Similar to the ESCR, the SCR may be used to synchronize the system
time clock of the content server 112 with the system time clock of
a receiving device, such as the gateway device 120.
[0026] The content server 112 may then segment and encapsulate the
PES packets into data stream packets, such as MPEG transport stream
packets, which may be a fixed size, such as 188-byte packets,
192-byte packets, or generally any size packets. In certain
aspects, the data stream packets include AV streams, non-AV
streams, transport streams and/or non-transport streams.
[0027] In one or more implementations, the AV streams may be
encapsulated in any transport stream packets. The header of a
transport stream packet may include one or more data fields
pertaining to the payload of the transport stream packet, such as a
program clock reference (PCR). Similarly to the ESCR and the SCR,
the PCR may be used to synchronize the system time clock of the
content server 112 with the system time clock of a receiving
device, such as electronic devices 102, 104, 106, and/or gateway
device 120. The header of a transport stream packet may also
include a continuity counter value that is incremented for each
transport stream packet for which a payload is present. The header
of the transport stream packet may also include a payload unit
start indicator (PUSI) bit which may be set to 1 if the transport
stream packet includes the start of a PES packet, which also
coincides with the start of an audio frame and/or video frame.
Thus, the PUSI bit indicates whether the transport stream packet
includes the start of an audio frame and/or video frame. In one or
more implementations, the content server 112 may encrypt the
payloads of the transport stream packets, but not the headers of
the transport stream packets, e.g. using a conditional access (CA)
system. In one or more implementations, the content server 112 may
further encapsulate the transport stream packets into internet
protocol (IP) packets, e.g. for transmission over the network
108.
[0028] The gateway device 120 may receive the transport stream
packets and/or IP packets that include the transport stream
packets, and may decode and/or decrypt the transport stream packets
to recover the AV stream. For local playback, e.g. on the output
device 124, the gateway device 120 may identify a random access
point in the AV stream, may decode the AV stream starting at the
random access point, and may present the AV stream on the output
device 124. In one or more implementations an AV stream may refer
to an audio stream and/or a video stream.

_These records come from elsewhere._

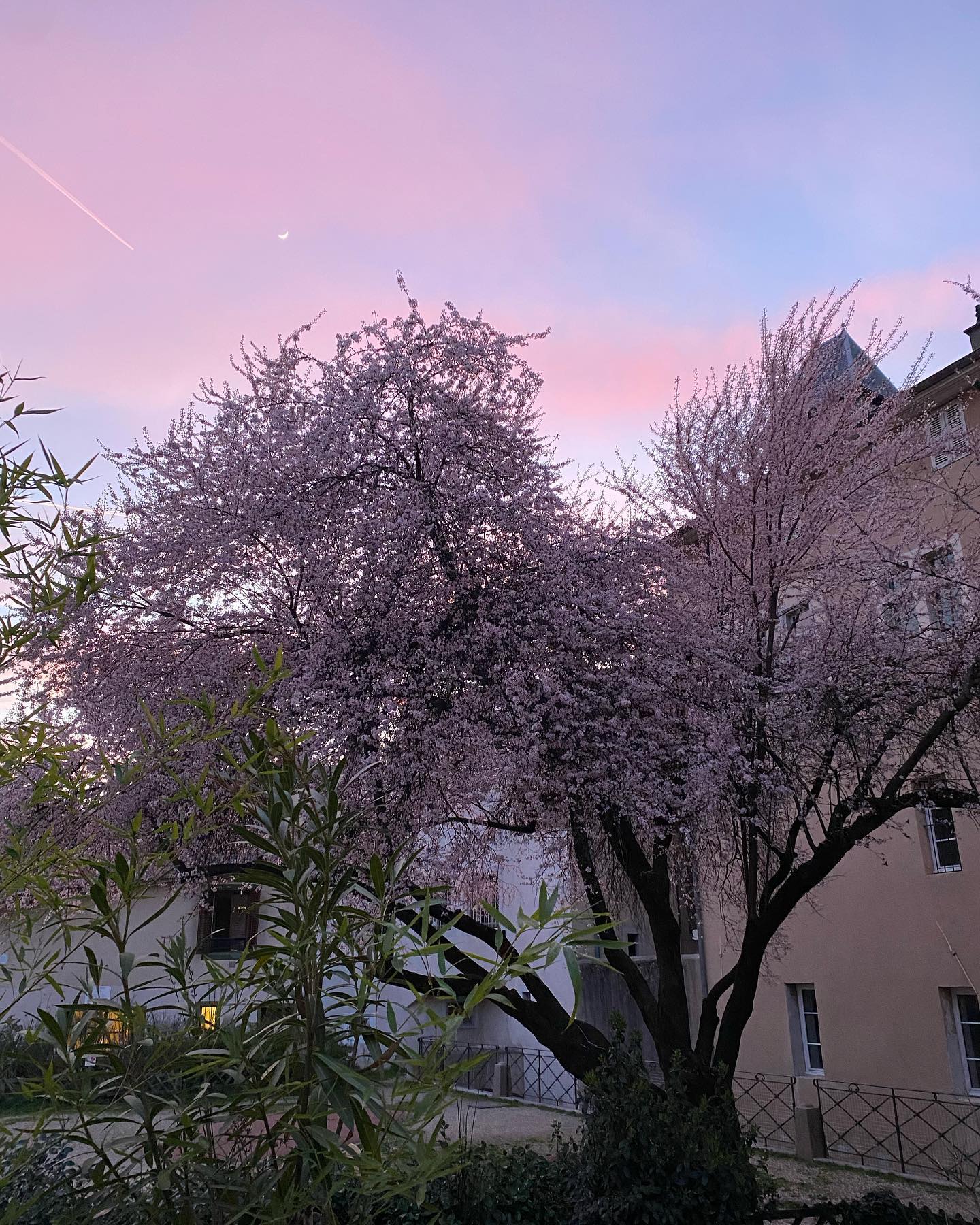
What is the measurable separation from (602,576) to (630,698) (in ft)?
4.83

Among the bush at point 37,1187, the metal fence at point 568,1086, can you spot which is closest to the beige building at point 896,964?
the metal fence at point 568,1086

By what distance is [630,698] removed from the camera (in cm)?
998

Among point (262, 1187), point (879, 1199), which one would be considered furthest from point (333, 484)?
point (262, 1187)

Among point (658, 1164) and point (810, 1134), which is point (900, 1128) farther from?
point (658, 1164)

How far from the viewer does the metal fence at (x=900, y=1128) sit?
12.3 metres

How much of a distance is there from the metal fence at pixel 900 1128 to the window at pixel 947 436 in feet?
27.2

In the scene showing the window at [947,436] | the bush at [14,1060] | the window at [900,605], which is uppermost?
the window at [947,436]

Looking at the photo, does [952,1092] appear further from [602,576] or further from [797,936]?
[602,576]

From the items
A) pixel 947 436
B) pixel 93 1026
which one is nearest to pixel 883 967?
pixel 947 436

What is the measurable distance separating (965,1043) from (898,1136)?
1.57 metres

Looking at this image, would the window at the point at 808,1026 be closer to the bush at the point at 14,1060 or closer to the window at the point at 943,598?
the window at the point at 943,598

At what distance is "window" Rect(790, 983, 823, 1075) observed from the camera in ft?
50.2

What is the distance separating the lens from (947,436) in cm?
1180

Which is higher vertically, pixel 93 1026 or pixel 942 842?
pixel 942 842
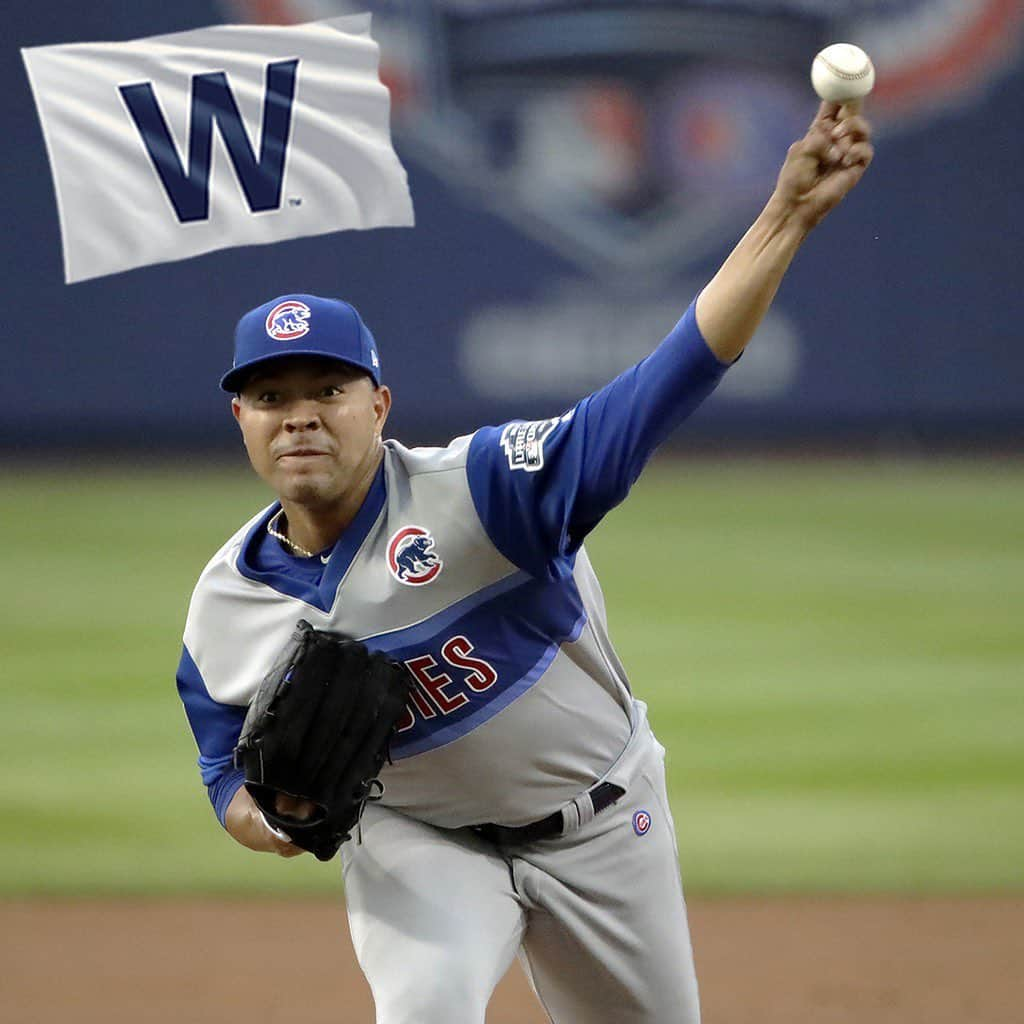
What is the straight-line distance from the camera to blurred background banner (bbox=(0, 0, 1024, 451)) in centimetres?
1516

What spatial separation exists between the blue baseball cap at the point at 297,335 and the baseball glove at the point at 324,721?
0.51 meters

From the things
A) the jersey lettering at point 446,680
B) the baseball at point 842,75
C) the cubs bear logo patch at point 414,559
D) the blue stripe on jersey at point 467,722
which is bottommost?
the blue stripe on jersey at point 467,722

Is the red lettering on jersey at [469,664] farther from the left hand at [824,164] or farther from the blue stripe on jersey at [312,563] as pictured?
the left hand at [824,164]

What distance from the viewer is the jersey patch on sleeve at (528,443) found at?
329 cm

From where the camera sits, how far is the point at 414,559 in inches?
137

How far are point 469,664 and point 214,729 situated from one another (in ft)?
1.93

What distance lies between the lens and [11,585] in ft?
39.1

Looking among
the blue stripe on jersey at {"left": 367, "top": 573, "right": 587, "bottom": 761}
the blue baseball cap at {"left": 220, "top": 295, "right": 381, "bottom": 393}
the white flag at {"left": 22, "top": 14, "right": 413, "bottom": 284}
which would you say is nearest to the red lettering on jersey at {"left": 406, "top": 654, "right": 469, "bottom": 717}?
the blue stripe on jersey at {"left": 367, "top": 573, "right": 587, "bottom": 761}

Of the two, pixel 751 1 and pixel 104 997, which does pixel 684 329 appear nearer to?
pixel 104 997

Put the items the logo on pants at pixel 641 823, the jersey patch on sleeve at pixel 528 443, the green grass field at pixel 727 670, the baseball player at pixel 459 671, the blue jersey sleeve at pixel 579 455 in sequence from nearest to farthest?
the blue jersey sleeve at pixel 579 455 < the jersey patch on sleeve at pixel 528 443 < the baseball player at pixel 459 671 < the logo on pants at pixel 641 823 < the green grass field at pixel 727 670

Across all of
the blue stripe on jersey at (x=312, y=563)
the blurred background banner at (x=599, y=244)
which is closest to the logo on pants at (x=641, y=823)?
the blue stripe on jersey at (x=312, y=563)

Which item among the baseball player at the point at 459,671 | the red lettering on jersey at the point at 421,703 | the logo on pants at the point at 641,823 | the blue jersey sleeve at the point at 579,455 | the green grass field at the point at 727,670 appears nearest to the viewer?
the blue jersey sleeve at the point at 579,455

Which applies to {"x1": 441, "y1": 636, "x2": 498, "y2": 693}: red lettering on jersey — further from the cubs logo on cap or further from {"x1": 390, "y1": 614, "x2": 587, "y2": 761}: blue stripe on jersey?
the cubs logo on cap

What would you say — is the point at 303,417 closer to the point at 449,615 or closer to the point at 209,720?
the point at 449,615
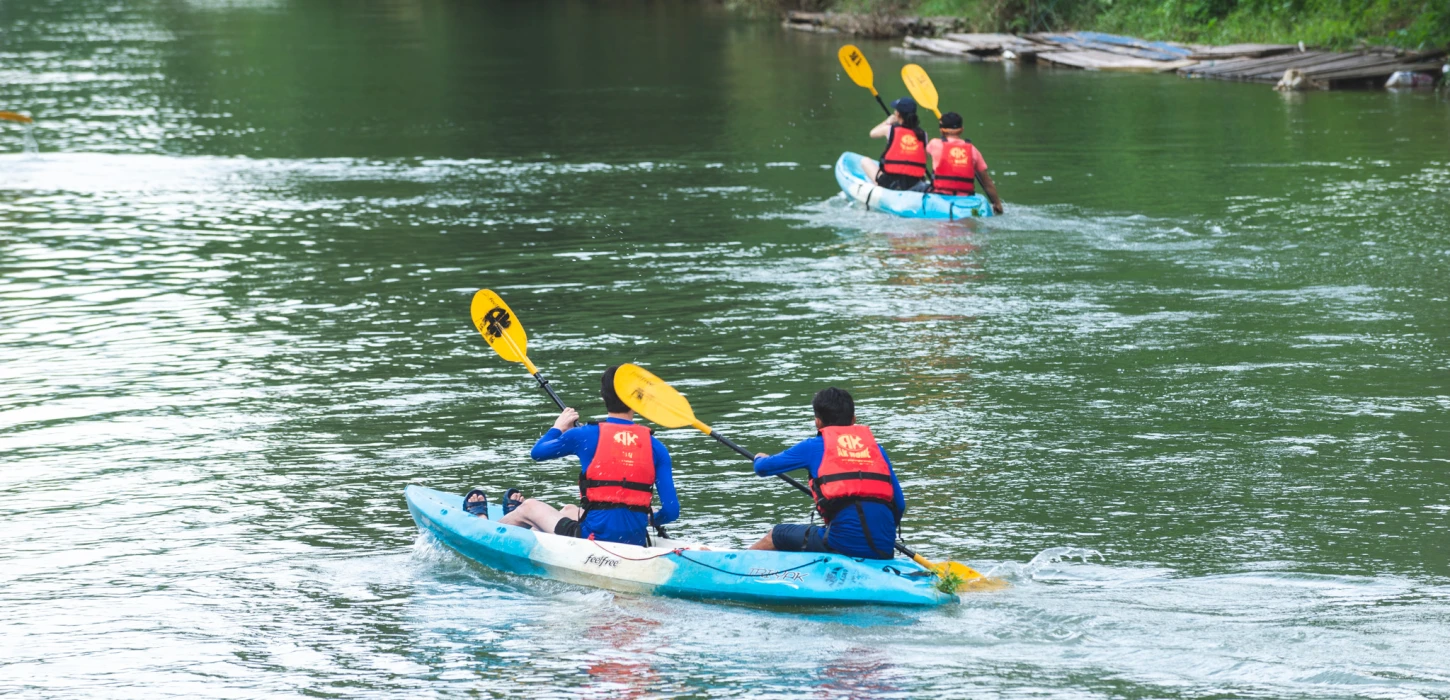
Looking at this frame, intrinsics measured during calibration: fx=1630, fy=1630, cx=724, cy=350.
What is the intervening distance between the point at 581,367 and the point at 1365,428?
5.91 meters

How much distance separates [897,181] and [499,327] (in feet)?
32.5

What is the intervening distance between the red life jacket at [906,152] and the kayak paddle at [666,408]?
35.2 ft

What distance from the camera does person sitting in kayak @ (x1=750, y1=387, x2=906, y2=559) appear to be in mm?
7980

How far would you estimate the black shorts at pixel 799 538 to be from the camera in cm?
812

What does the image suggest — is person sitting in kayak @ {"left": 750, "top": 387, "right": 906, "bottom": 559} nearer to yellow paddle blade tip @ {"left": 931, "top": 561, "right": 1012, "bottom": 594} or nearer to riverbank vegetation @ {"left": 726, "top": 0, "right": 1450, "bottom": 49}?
yellow paddle blade tip @ {"left": 931, "top": 561, "right": 1012, "bottom": 594}

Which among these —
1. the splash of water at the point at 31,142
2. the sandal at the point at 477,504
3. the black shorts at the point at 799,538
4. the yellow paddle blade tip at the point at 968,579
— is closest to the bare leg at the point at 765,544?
the black shorts at the point at 799,538

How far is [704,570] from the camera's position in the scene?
811cm

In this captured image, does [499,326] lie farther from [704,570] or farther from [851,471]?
[851,471]

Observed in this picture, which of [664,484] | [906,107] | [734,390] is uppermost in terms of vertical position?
[906,107]

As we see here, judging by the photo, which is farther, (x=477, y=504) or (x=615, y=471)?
(x=477, y=504)

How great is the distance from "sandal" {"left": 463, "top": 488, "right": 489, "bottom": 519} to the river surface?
1.04 ft

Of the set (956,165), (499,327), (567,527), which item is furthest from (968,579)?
(956,165)

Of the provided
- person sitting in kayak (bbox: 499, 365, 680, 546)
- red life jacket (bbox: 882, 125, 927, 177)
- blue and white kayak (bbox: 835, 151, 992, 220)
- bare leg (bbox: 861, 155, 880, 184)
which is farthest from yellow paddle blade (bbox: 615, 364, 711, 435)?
bare leg (bbox: 861, 155, 880, 184)

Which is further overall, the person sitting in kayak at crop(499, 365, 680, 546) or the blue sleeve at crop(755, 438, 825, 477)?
the person sitting in kayak at crop(499, 365, 680, 546)
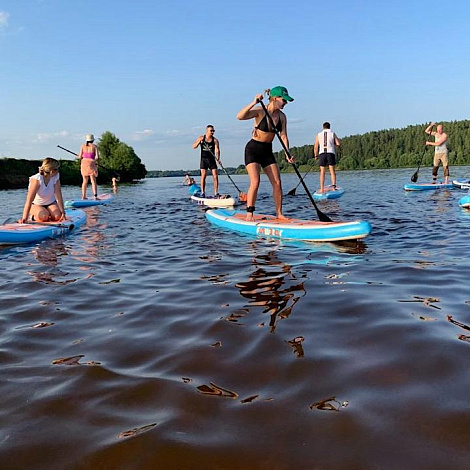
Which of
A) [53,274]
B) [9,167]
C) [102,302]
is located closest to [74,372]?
[102,302]

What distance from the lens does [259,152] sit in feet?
27.2

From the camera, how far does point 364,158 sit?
14300 centimetres

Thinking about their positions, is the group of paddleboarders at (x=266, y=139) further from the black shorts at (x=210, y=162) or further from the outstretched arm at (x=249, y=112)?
the black shorts at (x=210, y=162)

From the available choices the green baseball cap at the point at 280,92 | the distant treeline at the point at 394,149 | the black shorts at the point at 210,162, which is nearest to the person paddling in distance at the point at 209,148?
the black shorts at the point at 210,162

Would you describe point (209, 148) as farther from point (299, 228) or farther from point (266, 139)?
point (299, 228)

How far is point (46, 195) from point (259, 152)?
483 cm

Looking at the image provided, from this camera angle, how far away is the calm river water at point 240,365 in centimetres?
179

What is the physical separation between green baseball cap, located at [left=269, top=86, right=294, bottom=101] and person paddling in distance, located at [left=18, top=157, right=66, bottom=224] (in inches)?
184

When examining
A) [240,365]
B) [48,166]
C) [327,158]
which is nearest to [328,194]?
[327,158]

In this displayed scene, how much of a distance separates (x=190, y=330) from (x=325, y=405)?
138 cm

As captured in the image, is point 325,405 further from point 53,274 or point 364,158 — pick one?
point 364,158

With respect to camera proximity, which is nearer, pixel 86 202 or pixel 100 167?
pixel 86 202

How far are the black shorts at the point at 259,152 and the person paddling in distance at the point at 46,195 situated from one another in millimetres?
3997

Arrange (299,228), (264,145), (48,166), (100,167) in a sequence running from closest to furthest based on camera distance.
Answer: (299,228)
(264,145)
(48,166)
(100,167)
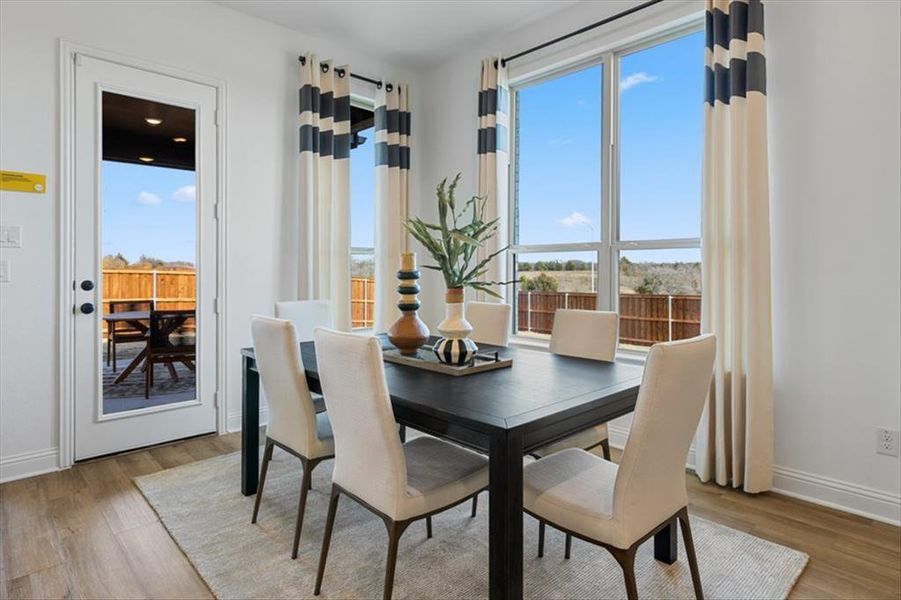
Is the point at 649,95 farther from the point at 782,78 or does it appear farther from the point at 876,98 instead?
the point at 876,98

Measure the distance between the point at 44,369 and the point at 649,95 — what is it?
402 cm

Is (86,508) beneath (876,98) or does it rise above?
beneath

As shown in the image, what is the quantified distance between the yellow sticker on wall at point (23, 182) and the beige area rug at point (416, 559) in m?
1.82

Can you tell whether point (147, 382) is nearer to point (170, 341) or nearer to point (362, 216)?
point (170, 341)

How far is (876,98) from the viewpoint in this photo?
7.58 ft

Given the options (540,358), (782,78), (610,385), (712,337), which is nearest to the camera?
(712,337)

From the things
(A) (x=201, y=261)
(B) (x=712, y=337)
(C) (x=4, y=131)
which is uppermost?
(C) (x=4, y=131)

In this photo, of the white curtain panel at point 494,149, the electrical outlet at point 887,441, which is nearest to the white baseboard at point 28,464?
the white curtain panel at point 494,149

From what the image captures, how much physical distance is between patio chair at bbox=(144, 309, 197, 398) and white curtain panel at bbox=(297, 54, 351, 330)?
2.63 ft

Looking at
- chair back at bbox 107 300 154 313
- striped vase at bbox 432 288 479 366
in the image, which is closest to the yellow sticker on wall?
chair back at bbox 107 300 154 313

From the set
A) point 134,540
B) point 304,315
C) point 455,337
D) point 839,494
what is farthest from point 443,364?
point 839,494

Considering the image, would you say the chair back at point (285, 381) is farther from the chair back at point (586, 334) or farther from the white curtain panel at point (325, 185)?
the white curtain panel at point (325, 185)

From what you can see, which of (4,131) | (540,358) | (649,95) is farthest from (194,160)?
(649,95)

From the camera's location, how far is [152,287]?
10.7 ft
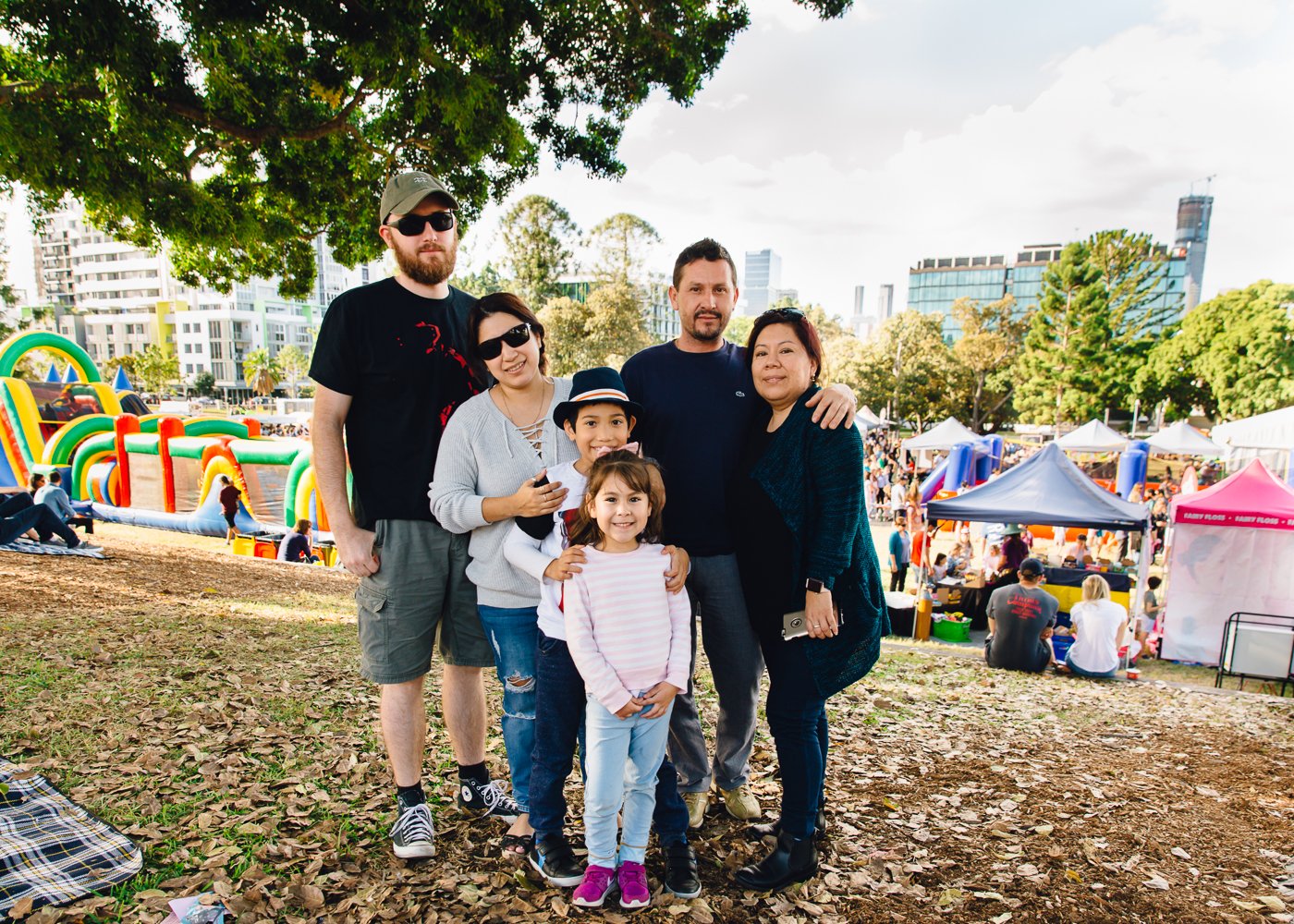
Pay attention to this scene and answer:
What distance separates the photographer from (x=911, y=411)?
4350 cm

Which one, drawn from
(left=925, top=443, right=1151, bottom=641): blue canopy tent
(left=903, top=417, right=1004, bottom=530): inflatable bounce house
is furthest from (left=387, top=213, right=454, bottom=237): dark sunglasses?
(left=903, top=417, right=1004, bottom=530): inflatable bounce house

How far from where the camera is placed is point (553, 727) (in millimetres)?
2492

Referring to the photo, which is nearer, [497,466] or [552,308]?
[497,466]

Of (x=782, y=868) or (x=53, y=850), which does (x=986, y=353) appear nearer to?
(x=782, y=868)

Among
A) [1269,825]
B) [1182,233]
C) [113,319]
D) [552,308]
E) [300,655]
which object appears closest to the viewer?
[1269,825]

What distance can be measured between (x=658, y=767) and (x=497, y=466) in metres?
1.27

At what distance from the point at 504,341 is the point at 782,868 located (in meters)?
2.26

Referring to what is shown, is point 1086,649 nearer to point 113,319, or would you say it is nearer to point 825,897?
point 825,897

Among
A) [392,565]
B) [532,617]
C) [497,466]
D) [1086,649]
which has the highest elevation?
[497,466]

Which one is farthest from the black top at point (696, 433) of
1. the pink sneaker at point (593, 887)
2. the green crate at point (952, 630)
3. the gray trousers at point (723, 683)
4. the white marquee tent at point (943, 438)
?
the white marquee tent at point (943, 438)

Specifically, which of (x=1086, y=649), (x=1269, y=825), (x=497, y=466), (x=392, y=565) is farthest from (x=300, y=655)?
(x=1086, y=649)

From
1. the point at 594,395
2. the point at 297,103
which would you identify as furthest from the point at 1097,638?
the point at 297,103

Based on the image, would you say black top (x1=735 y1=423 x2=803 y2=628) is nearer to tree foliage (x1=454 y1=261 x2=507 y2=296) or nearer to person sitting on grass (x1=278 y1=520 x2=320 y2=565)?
person sitting on grass (x1=278 y1=520 x2=320 y2=565)

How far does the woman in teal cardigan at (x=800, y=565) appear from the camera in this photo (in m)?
2.54
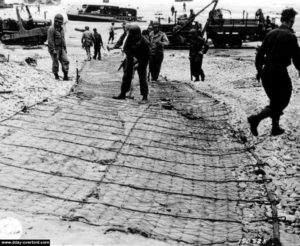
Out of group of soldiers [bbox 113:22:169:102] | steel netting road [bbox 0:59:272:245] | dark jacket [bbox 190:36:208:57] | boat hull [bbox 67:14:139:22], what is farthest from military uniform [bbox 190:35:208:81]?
boat hull [bbox 67:14:139:22]

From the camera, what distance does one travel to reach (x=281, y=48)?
190 inches

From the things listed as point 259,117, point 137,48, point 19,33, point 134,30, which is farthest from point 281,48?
point 19,33

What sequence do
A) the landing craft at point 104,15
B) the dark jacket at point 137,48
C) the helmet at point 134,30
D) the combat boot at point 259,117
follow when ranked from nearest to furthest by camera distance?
1. the combat boot at point 259,117
2. the helmet at point 134,30
3. the dark jacket at point 137,48
4. the landing craft at point 104,15

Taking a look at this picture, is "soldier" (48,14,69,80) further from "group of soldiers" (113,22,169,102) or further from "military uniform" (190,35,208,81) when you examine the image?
"military uniform" (190,35,208,81)

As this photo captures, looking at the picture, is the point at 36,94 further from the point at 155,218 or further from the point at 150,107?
the point at 155,218

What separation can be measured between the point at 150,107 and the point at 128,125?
4.70ft

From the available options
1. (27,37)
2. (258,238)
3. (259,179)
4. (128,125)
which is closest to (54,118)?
(128,125)

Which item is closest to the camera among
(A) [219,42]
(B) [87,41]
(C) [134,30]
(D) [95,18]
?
(C) [134,30]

[0029] The gateway device 120 may also prepare the received
transport stream packets for transmission to one or more of the
electronic devices 102, 104, 106, such as by encrypting the
transport stream packets, and/or packetizing the transport stream
packets, e.g. into IP packets. The gateway device 120 may then
transmit the packets to one or more of the electronic devices 102,
104, 106. In one or more implementations, the gateway device 120
may modify the AV stream contained in the transport stream packets,
e.g. dropping one or more audio and/or video frames of the AV
stream by dropping the corresponding transport stream packets,
adding one or more audio and/or video frames to the AV stream by
adding corresponding transport stream packets, replacing one or
more audio and/or video frames of the AV stream by replacing the
corresponding transport stream packets, and/or modifying timing
parameters of the transport stream packets, before encrypting and
packetizing the transport stream packets for transmission to the
electronic devices 102, 104, 106. Since the AV stream processor of
the gateway device 120 can access the transport stream packets
and/or PES packets "in the clear," e.g. without encryption, the AV
stream processor of the gateway device 120 may have access to, and
be able to modify and/or replace, audio and/or video frames of the
AV stream.
[0030] Conventionally, audio-video (AV) stream rates are lower
(e.g. .about.1-20 Mbps) compared to the physical interface of a
streaming device (e.g. 100 Mbps to 1 Gigabit per second (Gbps)).
During AV streaming, many conventional approaches include sending
bursts of hundreds of Kilobytes (KB) of AV data from every stream
source at gigabit rates, e.g., Gigabit/sec link rate. However, if
there are some lower speed links between networking devices,
burstiness from a source can cause network congestion on the lower
speed links, and cause packet loss on the network. As such, rate
smoothing at the source for each data stream, as will be described
in FIGS. 2-5, can avoid network congestion on the network.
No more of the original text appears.